Стойте! Она ж одна – сущность эта…
Нет, очевидно, двое идут, к киви надо добавить…пусть макароны, пойдут на второе, потом корейку, запечатанную в пластик, а первое не сварить…
— Не знаю, — говорит тот, с шестого. – Но наверняка умеет готовить суп. Потому, что я, очевидно, не умею…
Однако, вместо того, чтобы расплатиться, интересовавшийся судьбою роз, растворится в пространстве супового неумёхи, заигравшегося с паранойей, которая также придумана, как параллельное современности существование Бильрота и Брамса, давно общающихся на небесах: в метафизических их пределах.
Ничего страшного.
Город взирает в каждый путь бессчётностью окон: часто волооких, порою пыльных и равнодушных, медвяных вечерами; ничего страшного, до вечернего пространства ещё много времени, успеете повстречаться не раз…

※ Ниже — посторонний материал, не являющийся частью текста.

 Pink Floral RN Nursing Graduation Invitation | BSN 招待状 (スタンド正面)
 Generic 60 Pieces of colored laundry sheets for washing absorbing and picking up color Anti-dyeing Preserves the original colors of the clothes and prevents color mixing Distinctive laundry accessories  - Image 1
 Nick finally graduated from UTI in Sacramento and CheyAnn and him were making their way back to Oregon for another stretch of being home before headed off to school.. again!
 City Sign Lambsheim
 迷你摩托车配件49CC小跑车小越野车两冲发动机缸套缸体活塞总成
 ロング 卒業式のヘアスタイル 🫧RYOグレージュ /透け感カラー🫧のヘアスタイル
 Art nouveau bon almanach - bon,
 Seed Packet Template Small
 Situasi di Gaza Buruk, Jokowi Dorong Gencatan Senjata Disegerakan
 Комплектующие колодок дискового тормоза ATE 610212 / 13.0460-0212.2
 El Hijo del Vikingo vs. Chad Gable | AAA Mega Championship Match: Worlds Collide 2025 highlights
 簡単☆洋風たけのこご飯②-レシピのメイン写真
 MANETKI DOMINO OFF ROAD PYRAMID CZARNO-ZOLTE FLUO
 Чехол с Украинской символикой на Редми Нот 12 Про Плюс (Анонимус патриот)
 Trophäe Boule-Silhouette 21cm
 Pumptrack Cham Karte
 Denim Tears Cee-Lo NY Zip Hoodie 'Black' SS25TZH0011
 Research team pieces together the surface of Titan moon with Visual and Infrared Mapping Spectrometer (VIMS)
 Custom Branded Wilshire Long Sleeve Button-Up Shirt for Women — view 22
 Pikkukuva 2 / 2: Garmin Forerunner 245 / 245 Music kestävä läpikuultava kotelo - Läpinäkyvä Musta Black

День, однако, прошёл без происшествий, не отмеченный событиями, выбивающимися за предел привычности, он тихо осел в сознанье, растворился, пройдя этапом муаровых сумерек, забравшись в вечер, и тут, коридор проходя, обитатель шестого заметил щелевидный свет, выбивавшийся из-под двери, чётко помня, что света не включал.
И компьютер тоже.
Сосед – тот, с седьмого, сидел за монитором.
— Ну и ну…Ты что тут делаешь?
— Чем же недоволен-то? Сам меня вызвал, а теперь… Гляжу вот в твой рассказ, думаю, чем дополнить.
— Не трогай. Сам чего-нибудь допишу…
— Вдвоём-то интересней. Хотя…если вдуматься – зачем?
— Что – зачем?
— Писать, наворачивать всякое, без надобности умножать сущности.
— Ты знаешь старого Оккама?
— Конечно. Не стоит тупить бритву его…
— Кстати – откуда ты взялся?
— Думаешь я знаю? Не было вообще, и вот на тебе – таскайся тут с тобой…
Мимо включённого компьютера – забыл, когда включил, не зря ж старость подкатывает, выйти на лоджию, закурить, петлисто пуская дым в небеса.
Кто живёт на седьмом?
Состав дома столько раз менялся – не вспомнить уже.
Но такого человека там нет, или?..
Страха тоже нет – одна игра.
Нами ж играют – ничего: нами играют через обстоятельства неизвестные могущественные шахматисты…
А мы считаем – что живём.
Пусть и сосед с седьмого считает.
…а он будет встречаться ещё сколько-то раз: там, здесь…
То, дождавшись зелёного светового разбрызга, улицу пересекая, и сверкнут трамвайные рельсы, увидит, как спешит навстречу, улыбнувшись в бороду…
То, мелькнув в бездне подъезда, словно войдёт в своего придумщика, растворившись в нём.
Ладно, потерпим.
Не превращается в Хайда – и на том спасибо.